While this should be common sense, many businesses still fail to do it. Instead, they use obvious passwords that are quite easy to break through. Worse yet, they rely on a single password rather than two-factor authentication. As you can see here, this is exactly what led to Deloitte getting hacked.
Review all your passwords and see if they’re strong enough. They should include numbers and characters in addition to upper- and lower-case letters. As a general rule, the longer and more complex, the better.
The reason why many people don’t do this is that it might be too hard to remember. If this is the case, you can use a password manager that stores all your passwords so that you can access them easily.
6. Don’t allow unlimited access accounts
Deloitte’s hacking incident wouldn’t have been so serious if the company didn’t have any unlimited access accounts. In this case, the compromised account was an administrator account that had access to more than 5 million emails stored on Deloitte’s server.
While the firm said that only a small portion of the emails got affected, informed sources don’t agree. In their words:
‘The hackers had free rein in the network for a long time and nobody knows the amount of the data taken. A large amount of data was extracted, not the small amount reported. The hacker accessed the entire email database.’
None of this would’ve happened if Deloitte had certain limitations in place. Accounts with unlimited access are the main target of many hackers, as their goal is to get the most out of the one chance they get.
It’s the classic ‘don’t put all your eggs in one basket’ situation. Split your data into different accounts, and hold everyone accountable for protecting theirs.

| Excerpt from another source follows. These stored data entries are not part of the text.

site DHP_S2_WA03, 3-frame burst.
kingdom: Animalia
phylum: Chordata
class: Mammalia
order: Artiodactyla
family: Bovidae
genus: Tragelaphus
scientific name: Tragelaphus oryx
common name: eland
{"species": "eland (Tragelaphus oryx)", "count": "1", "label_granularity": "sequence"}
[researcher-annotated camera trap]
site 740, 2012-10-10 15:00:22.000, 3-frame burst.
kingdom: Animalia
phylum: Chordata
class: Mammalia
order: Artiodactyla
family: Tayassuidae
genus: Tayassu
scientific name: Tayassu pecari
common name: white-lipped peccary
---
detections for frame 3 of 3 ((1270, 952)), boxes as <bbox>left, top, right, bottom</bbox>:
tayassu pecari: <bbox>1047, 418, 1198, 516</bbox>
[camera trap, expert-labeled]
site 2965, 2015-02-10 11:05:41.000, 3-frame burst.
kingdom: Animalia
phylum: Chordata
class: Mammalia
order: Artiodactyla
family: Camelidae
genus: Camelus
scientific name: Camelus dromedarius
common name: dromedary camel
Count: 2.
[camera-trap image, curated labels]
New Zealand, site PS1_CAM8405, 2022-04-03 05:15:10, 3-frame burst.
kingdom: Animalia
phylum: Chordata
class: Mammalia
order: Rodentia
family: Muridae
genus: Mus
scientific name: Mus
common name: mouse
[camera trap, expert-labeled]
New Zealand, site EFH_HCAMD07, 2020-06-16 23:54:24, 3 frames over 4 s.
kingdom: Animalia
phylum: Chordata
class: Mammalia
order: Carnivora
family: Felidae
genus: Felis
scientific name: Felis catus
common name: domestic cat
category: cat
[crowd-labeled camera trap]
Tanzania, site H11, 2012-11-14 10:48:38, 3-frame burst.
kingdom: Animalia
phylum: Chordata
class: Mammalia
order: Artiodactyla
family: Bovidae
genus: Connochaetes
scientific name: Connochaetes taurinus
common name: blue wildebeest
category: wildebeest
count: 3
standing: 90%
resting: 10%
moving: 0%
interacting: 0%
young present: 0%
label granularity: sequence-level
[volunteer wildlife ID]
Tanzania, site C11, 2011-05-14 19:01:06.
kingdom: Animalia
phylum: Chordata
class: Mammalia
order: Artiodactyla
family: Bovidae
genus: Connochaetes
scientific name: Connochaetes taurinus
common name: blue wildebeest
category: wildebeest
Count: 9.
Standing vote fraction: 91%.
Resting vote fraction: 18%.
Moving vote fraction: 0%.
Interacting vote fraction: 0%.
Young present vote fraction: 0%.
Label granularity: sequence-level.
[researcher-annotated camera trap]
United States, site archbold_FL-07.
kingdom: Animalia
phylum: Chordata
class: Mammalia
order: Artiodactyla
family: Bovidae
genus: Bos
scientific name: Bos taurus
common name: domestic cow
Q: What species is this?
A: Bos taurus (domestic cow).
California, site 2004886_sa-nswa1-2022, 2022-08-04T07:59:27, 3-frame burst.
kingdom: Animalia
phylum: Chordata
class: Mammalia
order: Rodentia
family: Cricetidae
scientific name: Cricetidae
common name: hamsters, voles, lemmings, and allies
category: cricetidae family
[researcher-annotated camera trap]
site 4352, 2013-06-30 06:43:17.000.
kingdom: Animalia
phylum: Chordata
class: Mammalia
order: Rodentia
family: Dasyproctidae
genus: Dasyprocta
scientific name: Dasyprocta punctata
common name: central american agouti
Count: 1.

Prevention is better than cure
Deloitte suffered many negative consequences of the attack. While it might not have severely hurt their finances, it definitely made them lose clients’ trust. Some of them even went to the extent of filing class action lawsuits against them.
To this day, there’s no way to understand the full scope of the attack. This only makes things worse, as the clients can’t really know if their data is secure. Considering Deloitte’s client base, the value of this data is astronomical.
Even if you don’t have as many high-end clients, you still need to be transparent about everything. Explain what happened, guarantee that you’ll do everything in your power to protect your clients, and then do it.
Again, investing in strong security measures can pay off multifold. It can save you millions of dollars, so keep this in mind while choosing the right system. Deloitte didn’t, and you wouldn’t want to find yourself in their shoes.
If you take cybersecurity seriously, make sure to turn to an expert for help. They should be able to provide you with the latest available measures that can bring the risk of an attack down to a minimum.